▸ **Aim of the exercise**
Return the listing below unchanged, minus its pictures.

▸ **Records of spatial reasoning questions**

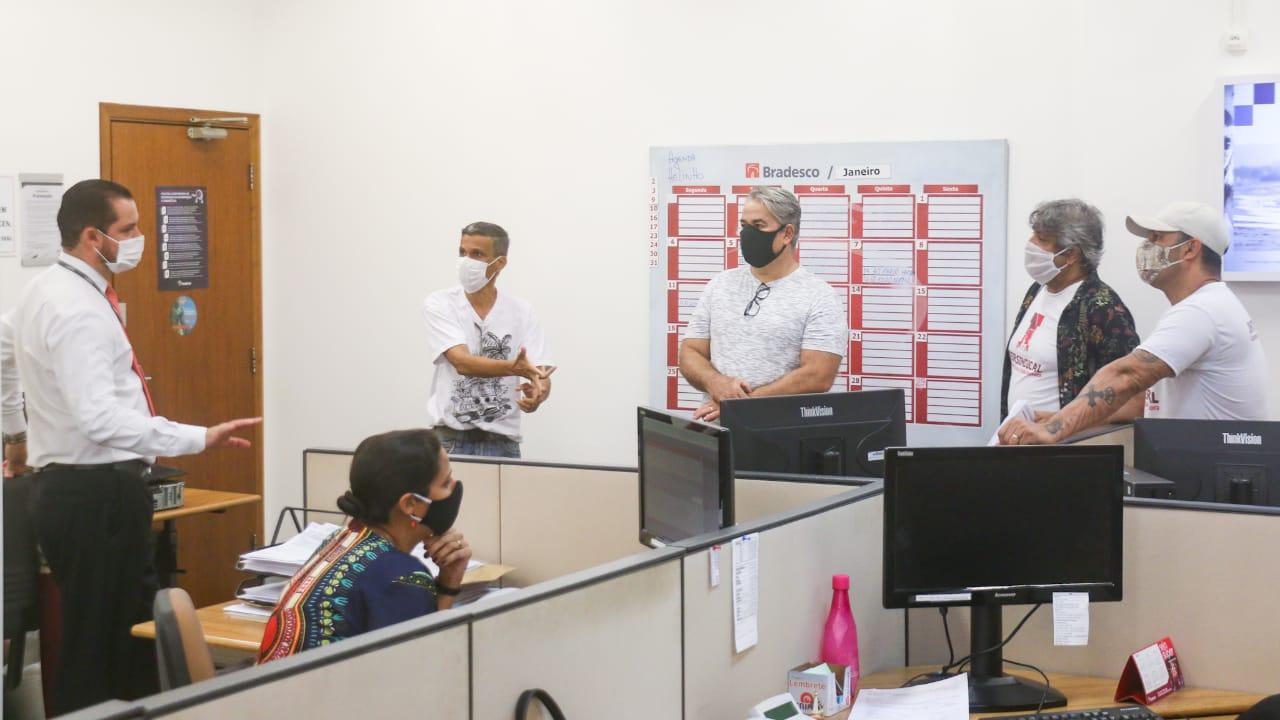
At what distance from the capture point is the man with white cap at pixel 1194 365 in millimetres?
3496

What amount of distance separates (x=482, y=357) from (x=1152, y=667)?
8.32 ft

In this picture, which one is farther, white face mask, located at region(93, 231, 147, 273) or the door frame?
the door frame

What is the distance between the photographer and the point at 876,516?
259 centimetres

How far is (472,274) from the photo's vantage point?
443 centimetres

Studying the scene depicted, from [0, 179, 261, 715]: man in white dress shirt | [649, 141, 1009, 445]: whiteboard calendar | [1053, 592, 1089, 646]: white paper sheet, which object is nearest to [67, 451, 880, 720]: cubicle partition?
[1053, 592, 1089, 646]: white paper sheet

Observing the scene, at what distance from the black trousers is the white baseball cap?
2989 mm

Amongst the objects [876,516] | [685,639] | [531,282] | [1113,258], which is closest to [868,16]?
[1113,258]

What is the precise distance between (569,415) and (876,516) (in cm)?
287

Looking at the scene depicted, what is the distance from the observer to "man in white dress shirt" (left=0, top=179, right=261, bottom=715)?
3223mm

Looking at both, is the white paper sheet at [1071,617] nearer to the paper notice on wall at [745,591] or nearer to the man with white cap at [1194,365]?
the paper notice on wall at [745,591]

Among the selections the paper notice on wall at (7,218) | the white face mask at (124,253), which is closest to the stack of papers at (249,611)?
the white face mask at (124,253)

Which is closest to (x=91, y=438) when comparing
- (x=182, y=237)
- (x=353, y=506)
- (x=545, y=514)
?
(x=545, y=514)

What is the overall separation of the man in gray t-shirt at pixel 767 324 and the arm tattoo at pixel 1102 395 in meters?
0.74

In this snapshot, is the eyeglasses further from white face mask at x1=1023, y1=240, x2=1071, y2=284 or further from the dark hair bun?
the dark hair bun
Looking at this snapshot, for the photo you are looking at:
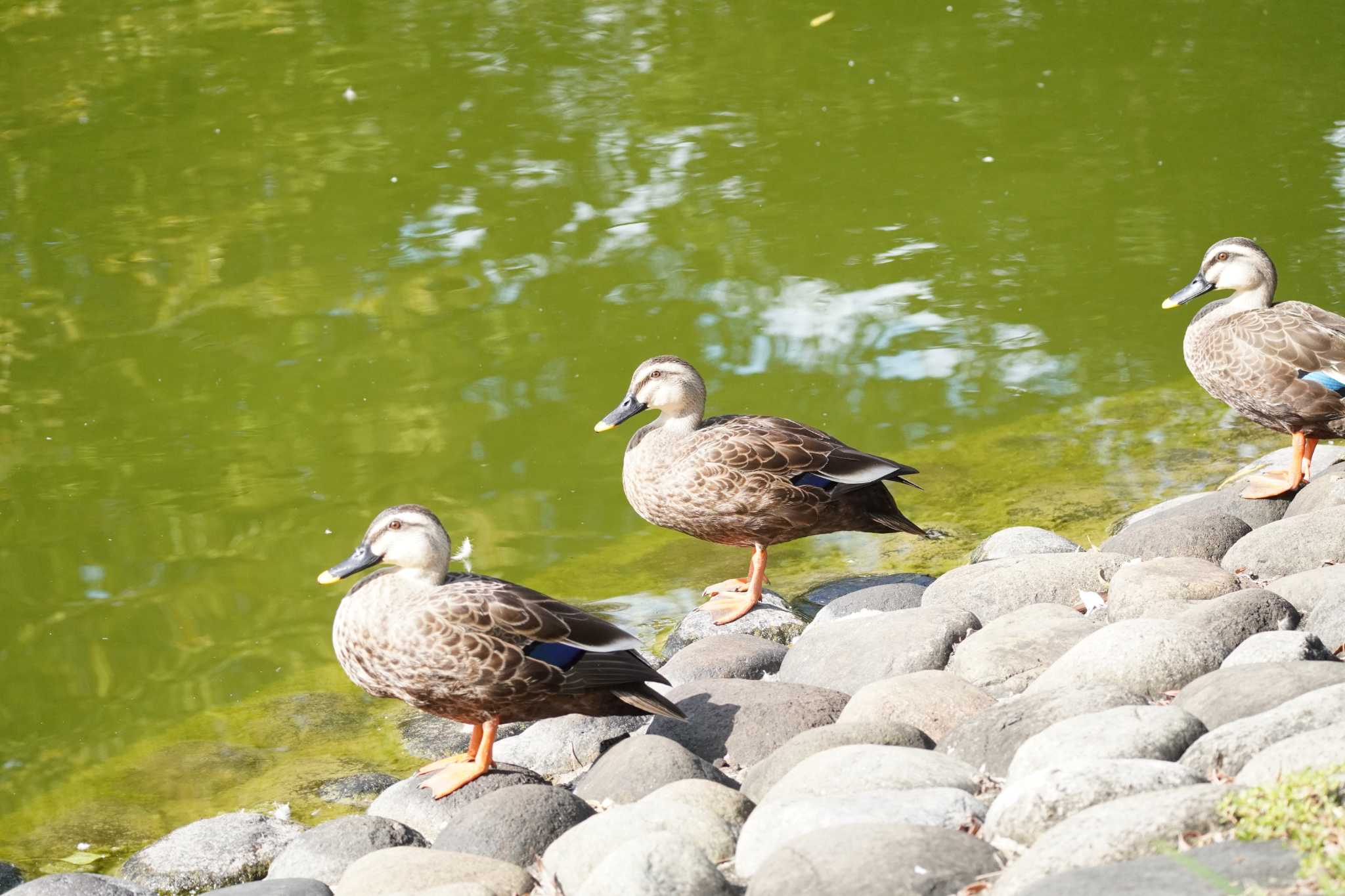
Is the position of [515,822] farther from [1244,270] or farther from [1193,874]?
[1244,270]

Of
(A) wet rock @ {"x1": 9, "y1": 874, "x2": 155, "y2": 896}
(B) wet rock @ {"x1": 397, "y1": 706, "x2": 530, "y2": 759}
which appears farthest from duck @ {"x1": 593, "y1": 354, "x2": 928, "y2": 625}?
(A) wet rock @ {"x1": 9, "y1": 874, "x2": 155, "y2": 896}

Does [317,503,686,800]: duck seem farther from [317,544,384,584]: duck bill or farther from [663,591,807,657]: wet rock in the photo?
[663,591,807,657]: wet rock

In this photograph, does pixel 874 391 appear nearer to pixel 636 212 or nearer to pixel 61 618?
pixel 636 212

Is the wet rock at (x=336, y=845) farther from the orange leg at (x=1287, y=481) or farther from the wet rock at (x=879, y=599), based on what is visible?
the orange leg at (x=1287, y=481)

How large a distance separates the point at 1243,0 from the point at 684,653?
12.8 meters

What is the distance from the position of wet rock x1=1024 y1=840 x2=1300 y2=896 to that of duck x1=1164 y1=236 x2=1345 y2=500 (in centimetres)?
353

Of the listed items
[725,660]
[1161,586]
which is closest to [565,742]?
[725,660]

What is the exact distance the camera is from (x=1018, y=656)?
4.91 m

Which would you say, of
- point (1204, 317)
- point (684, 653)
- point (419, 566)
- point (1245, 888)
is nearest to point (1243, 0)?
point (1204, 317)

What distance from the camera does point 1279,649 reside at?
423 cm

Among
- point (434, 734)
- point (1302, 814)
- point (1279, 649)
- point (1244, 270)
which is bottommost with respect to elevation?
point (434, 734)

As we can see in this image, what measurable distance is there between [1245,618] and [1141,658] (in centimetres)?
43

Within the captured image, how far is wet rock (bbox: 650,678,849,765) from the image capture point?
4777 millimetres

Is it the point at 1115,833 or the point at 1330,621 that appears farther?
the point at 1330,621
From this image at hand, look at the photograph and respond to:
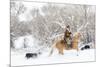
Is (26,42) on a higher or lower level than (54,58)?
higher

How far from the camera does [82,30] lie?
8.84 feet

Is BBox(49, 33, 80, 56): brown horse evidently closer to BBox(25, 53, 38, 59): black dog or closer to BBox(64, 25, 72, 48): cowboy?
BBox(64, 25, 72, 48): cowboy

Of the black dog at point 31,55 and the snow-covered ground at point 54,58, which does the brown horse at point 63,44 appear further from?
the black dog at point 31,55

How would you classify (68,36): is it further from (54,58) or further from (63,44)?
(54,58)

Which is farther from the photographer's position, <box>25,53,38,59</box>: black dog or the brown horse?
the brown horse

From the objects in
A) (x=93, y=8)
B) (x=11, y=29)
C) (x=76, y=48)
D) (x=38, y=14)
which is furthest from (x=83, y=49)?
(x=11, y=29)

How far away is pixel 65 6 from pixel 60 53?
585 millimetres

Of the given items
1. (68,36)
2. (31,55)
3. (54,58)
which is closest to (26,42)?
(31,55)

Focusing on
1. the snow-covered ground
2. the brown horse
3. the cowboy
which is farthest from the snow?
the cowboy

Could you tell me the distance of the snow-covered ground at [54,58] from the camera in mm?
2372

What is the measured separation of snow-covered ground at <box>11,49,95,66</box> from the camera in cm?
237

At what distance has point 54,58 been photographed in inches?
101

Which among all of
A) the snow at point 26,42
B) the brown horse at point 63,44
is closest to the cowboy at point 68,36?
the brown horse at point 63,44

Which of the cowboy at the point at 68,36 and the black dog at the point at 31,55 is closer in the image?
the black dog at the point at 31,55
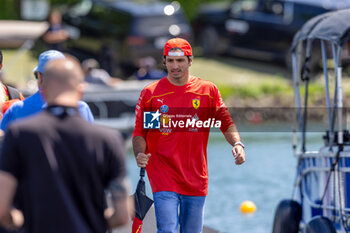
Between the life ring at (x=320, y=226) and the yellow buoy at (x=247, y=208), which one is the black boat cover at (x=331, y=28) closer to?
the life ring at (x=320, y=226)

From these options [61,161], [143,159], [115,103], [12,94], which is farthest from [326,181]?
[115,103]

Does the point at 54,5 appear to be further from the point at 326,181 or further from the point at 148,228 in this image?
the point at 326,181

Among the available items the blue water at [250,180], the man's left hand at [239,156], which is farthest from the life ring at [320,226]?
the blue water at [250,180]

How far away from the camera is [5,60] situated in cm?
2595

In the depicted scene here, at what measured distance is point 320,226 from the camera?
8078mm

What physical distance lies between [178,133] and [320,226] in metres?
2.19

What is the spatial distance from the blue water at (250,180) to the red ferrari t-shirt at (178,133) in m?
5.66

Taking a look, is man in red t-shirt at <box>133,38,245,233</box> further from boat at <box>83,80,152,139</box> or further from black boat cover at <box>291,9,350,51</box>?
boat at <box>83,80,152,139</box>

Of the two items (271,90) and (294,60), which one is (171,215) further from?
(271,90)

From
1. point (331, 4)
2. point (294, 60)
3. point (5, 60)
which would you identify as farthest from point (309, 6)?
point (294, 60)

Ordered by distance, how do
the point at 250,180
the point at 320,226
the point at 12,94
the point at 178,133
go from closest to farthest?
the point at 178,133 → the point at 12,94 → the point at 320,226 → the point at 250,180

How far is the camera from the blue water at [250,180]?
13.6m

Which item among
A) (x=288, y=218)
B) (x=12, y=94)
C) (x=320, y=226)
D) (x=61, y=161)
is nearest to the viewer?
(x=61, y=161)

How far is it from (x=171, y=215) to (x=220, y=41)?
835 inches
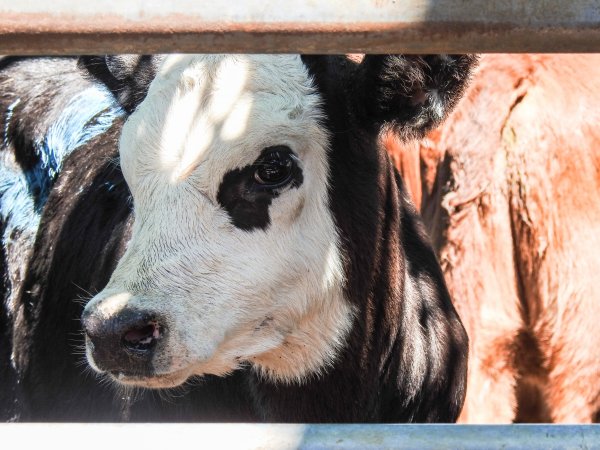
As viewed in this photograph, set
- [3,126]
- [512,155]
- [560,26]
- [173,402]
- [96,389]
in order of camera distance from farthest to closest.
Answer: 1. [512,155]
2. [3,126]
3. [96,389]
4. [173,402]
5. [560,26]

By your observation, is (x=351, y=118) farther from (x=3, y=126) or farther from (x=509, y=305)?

▸ **Correct result**
At what distance from the capture point is the man with white cap at pixel 1194 365 in millimetres?
3496

What amount of distance separates (x=482, y=357) from (x=1152, y=667)?
8.32 ft

In this picture, which one is farther, white face mask, located at region(93, 231, 147, 273) or the door frame?
the door frame

What is the distance between the photographer and the point at 876,516?
259 centimetres

How far is (472,274) from the photo's vantage point?
443 centimetres

Studying the scene depicted, from [0, 179, 261, 715]: man in white dress shirt | [649, 141, 1009, 445]: whiteboard calendar | [1053, 592, 1089, 646]: white paper sheet, which object is nearest to [67, 451, 880, 720]: cubicle partition?
[1053, 592, 1089, 646]: white paper sheet

Observing the scene, at what distance from the black trousers is the white baseball cap?
2989 mm

Amongst the objects [876,516] | [685,639] | [531,282] | [1113,258], which is closest to [868,16]?
[1113,258]

What is the precise distance between (569,415) and (876,516) (in cm)?
287

Looking at the scene depicted, what is the distance from the observer to "man in white dress shirt" (left=0, top=179, right=261, bottom=715)?
3223mm

Looking at both, is the white paper sheet at [1071,617] nearer to the paper notice on wall at [745,591] or nearer to the man with white cap at [1194,365]?
the paper notice on wall at [745,591]

Among the selections the paper notice on wall at (7,218) | the white face mask at (124,253), which is closest to the stack of papers at (249,611)?
the white face mask at (124,253)

Which is closest to (x=91, y=438) when comparing
- (x=182, y=237)
- (x=353, y=506)
- (x=545, y=514)
?
(x=545, y=514)

What is the overall separation of the man in gray t-shirt at pixel 767 324 and the arm tattoo at pixel 1102 395 in meters?
0.74

In this snapshot, is the eyeglasses further from white face mask at x1=1023, y1=240, x2=1071, y2=284 or further from the dark hair bun?
the dark hair bun
Looking at this snapshot, for the photo you are looking at:
Is the position of [515,822] farther from [1244,270] or farther from [1193,874]?
[1244,270]

Of
(A) wet rock @ {"x1": 9, "y1": 874, "x2": 155, "y2": 896}
(B) wet rock @ {"x1": 397, "y1": 706, "x2": 530, "y2": 759}
which appears farthest from duck @ {"x1": 593, "y1": 354, "x2": 928, "y2": 625}?
(A) wet rock @ {"x1": 9, "y1": 874, "x2": 155, "y2": 896}

Does [317,503,686,800]: duck seem farther from [317,544,384,584]: duck bill or farther from [663,591,807,657]: wet rock in the photo?
[663,591,807,657]: wet rock

In this photograph, does pixel 874 391 appear nearer to pixel 636 212 or nearer to pixel 61 618?
pixel 636 212

Is the wet rock at (x=336, y=845) farther from the orange leg at (x=1287, y=481) or farther from the wet rock at (x=879, y=599), based on what is visible?
the orange leg at (x=1287, y=481)

How large a distance separates the point at 1243,0 from the point at 684,653?
12.8 meters

What is the distance from the position of wet rock x1=1024 y1=840 x2=1300 y2=896 to that of duck x1=1164 y1=236 x2=1345 y2=500 (in centimetres)?
353

Of the listed items
[725,660]
[1161,586]
which is closest to [565,742]?
[725,660]

What is the exact distance the camera is from (x=1018, y=656)?
4.91 m

Which would you say, of
- point (1204, 317)
- point (684, 653)
- point (419, 566)
- point (1245, 888)
is nearest to point (1243, 0)?
point (1204, 317)

What distance from the camera does point 1279,649 reside at?
423 cm

Among
- point (434, 734)
- point (1302, 814)
- point (1279, 649)
- point (1244, 270)
which is bottommost with respect to elevation?
point (434, 734)

As we can see in this image, what measurable distance is there between [1245,618] and [1141,658] (in centimetres)?
43

Within the captured image, how far is wet rock (bbox: 650,678,849,765) from the image capture point?
4777 millimetres

Is it the point at 1115,833 or the point at 1330,621 that appears farther?
the point at 1330,621
From this image at hand, look at the photograph and respond to:
Is (26,42) on a higher or lower level than (54,58)?
higher

How far from the camera does [82,30] lie?
8.84 feet

Is BBox(49, 33, 80, 56): brown horse evidently closer to BBox(25, 53, 38, 59): black dog or closer to BBox(64, 25, 72, 48): cowboy?
BBox(64, 25, 72, 48): cowboy

Of the black dog at point 31,55 and the snow-covered ground at point 54,58, which does the brown horse at point 63,44 appear further from?
the black dog at point 31,55

How would you classify (68,36): is it further from (54,58) or further from (63,44)?
(54,58)

Which is farther from the photographer's position, <box>25,53,38,59</box>: black dog or the brown horse?
the brown horse

From the objects in
A) (x=93, y=8)
B) (x=11, y=29)
C) (x=76, y=48)
D) (x=38, y=14)
which is furthest from (x=83, y=49)?
(x=11, y=29)

How far away is pixel 65 6 from pixel 60 53?
585 millimetres

Of the given items
1. (68,36)
2. (31,55)
3. (54,58)
which is closest to (26,42)?
(31,55)

Focusing on
1. the snow-covered ground
2. the brown horse
3. the cowboy
which is farthest from the snow?
the cowboy

Could you tell me the distance of the snow-covered ground at [54,58] from the camera in mm?
2372

What is the measured separation of snow-covered ground at <box>11,49,95,66</box> from the camera in cm?
237

At what distance has point 54,58 been photographed in inches?
101

Which among all of
A) the snow at point 26,42
B) the brown horse at point 63,44
is closest to the cowboy at point 68,36?
the brown horse at point 63,44

Which of the cowboy at the point at 68,36 and the black dog at the point at 31,55 is closer in the image?
the black dog at the point at 31,55
Between the life ring at (x=320, y=226) and the yellow buoy at (x=247, y=208), which one is the black boat cover at (x=331, y=28) closer to?
the life ring at (x=320, y=226)

From these options [61,161], [143,159], [115,103], [12,94], which is farthest from [326,181]?
[115,103]

Does the point at 54,5 appear to be further from the point at 326,181 or further from the point at 148,228 in this image?
the point at 326,181

Among the available items the blue water at [250,180], the man's left hand at [239,156], which is farthest from the life ring at [320,226]?
the blue water at [250,180]

How far away from the camera is [5,60] situated in cm?
2595

In the depicted scene here, at what measured distance is point 320,226 from the camera?
8078mm

What physical distance lies between [178,133] and [320,226] in metres?
2.19

What is the spatial distance from the blue water at (250,180) to the red ferrari t-shirt at (178,133) in m?
5.66

Taking a look, is man in red t-shirt at <box>133,38,245,233</box> further from boat at <box>83,80,152,139</box> or further from black boat cover at <box>291,9,350,51</box>?
boat at <box>83,80,152,139</box>

Of the two items (271,90) and (294,60), which one is (171,215) further from?
(271,90)

From
1. point (331, 4)
2. point (294, 60)
3. point (5, 60)
which would you identify as farthest from point (309, 6)?
point (294, 60)

Ordered by distance, how do
the point at 250,180
the point at 320,226
the point at 12,94
the point at 178,133
go from closest to farthest?
the point at 178,133 → the point at 12,94 → the point at 320,226 → the point at 250,180

How far is the camera from the blue water at [250,180]?
13.6m

Which item among
A) (x=288, y=218)
B) (x=12, y=94)
C) (x=320, y=226)
D) (x=61, y=161)
is nearest to the viewer?
(x=61, y=161)

How far is it from (x=171, y=215) to (x=220, y=41)?
835 inches
As viewed in this photograph, set
- [3,126]
- [512,155]
- [560,26]
- [173,402]
- [96,389]
in order of camera distance from farthest to closest.
Answer: 1. [512,155]
2. [3,126]
3. [96,389]
4. [173,402]
5. [560,26]

By your observation, is (x=351, y=118) farther from (x=3, y=126) or farther from (x=509, y=305)?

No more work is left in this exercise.